It's true, I've always loved airports and flying, but I think even I have a limit. Why all the chaos though? Why so much crazy effort?
It's for South Africa. If it wasn't the most beautiful and captivating place I've ever seen, I would've moved. I would've runaway. That is, as it seems, my mantra.
But not this time. I'm running back. My time in South Africa is nowhere near finished.
When I arrived in Europe I knew it wasn't the same. The flavor had changed - the way people move about, how they talk, the way they laugh. There's nothing inherently wrong with the Dutch or the French of course, but when they smile it doesn't warm my heart in the same way. It doesn't pull me to the earth the way Africa always has.
All of a sudden I am so very aware of the distance I require between myself and everyone else. Needing personal space is just a phrase that describes how uncomfortable you feel in your surroundings. It's part of white culture around the world, but that doesn't make it a valuable phenomena. Under observation, the concept is quite sad.
If I wanted space in Europe I wanted miles of breathing room when I finally reached the United States. I don't know if it can be called culture shock since I was returning to my supposed homeland, but what I felt was isolating and depressing. I've always hated Connecticut. I always knew I didn't belong there. But this time, just as the first and second times I returned from Africa, I was filled with the bitterness of knowing just where I did belong. Missing it.
I think perhaps I was always meant to run so far away. for as long as I can remember, I've always been waiting for the moment where I didn't want to run any more. I used to wonder if I was meant to be a nomad - if that was part of my native roots. I used to think I'd oscillate with the tides and the moon, change with the seasons, dictate my own cyclic migration. That I'd wander until the day my legs could no longer carry me, and then probably some more. I've always felt resigned to the notion that I won't ever stay long enough to belong.
My feet took me all over the world's oceans and across many continents from the Andes mountains in Chile to the Mekong delta in Cambodia and even to the chic European streets of London, Copenhagen and Stockholm, but nowhere did they stick to the ground quite like the first day I walked up table mountain.
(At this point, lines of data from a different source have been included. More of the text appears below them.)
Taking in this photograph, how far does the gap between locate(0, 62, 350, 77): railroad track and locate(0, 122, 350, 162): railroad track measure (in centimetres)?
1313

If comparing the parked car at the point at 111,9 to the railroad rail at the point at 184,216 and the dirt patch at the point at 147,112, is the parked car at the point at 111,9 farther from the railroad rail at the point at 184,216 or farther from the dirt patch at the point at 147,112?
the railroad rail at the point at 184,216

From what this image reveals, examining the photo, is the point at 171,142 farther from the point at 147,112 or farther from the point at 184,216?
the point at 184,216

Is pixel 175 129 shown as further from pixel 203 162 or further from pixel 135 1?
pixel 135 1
I become a different person. In the states, I used to joke that I am not friendly, I avoid small talk and I have no patience for people. By joke, I mean I would say it while laughing, though it was inexorably, and quite obviously, the truth. I'm neither easy to talk to nor relatively interested in strangers. In Cape Town, I flourish.
I make lighthearted jokes with everyone. I share what I have. I laugh and smile all day with ease, and genuinely. How many Americans can say just that? I feel whole.
It helps too, that I've found someone to feel whole with, though I think he found me because of the way Africa illuminates me, not the other way around. We both seek nothing but to live happily, to help others, to bring the light we feel to people who are drowning in their own darkness. It's remarkable to have found someone a world away who is so similar to me.
In the same way that when I first met Mandy I knew we were of the same material, he and I are of the same basic elements, and for the first time in my life I don't just mean Carbon and Oxygen.
Recently I was asked how I surround myself with such amazing, good hearted people while others struggle to find true and honest friends. I could lie and say its just luck - and it would be much easier to explain than the feeling of being able to sense a person before they even know who they are. But, when I brush up against the lives of good people, something always lets me know.
Mandy and I once visited a psychic in New Orleans. It's something we do for fun in the cities we visit, just to hear the crazy and sometimes poignant things they have to say. At this particular shop, the reader informed us that we are both old, old souls, and when souls that old walk the earth they tend to cling to each other, travel in packs. They find one another in the masses, inexplicably they become bonded friends. As though the edges of their souls are frayed by the lives they've lived and their tendrils, their errant strands, reach out into the world, seeking others worn by time, grasping. When we meet its not words or countenance that draws us together so forcefully, it's the knitting together of our wisdom, the building of our patchwork. In some cases, the re-fabrication is the sewing of an old wound previously torn asunder. In others it's a new bond, a fateful meeting.
Perhaps that is what we are. Perhaps that's what I sense in the people I keep close to me.
My South African is worried that one day I will disappear, abandon him to the life he knew before he met me. I can't imagine turning back the clock, pretending we did not change each others lives, ignoring something my instinct says to grasp so tightly. I don't think he realizes I make these bonds with people for life.
Plus, I buried my old pair of nikes on the beach in Llandudno. It's a commitment to the dark continent that I will return.
Africa never really leaves you. And if you're smart, you'll never let her.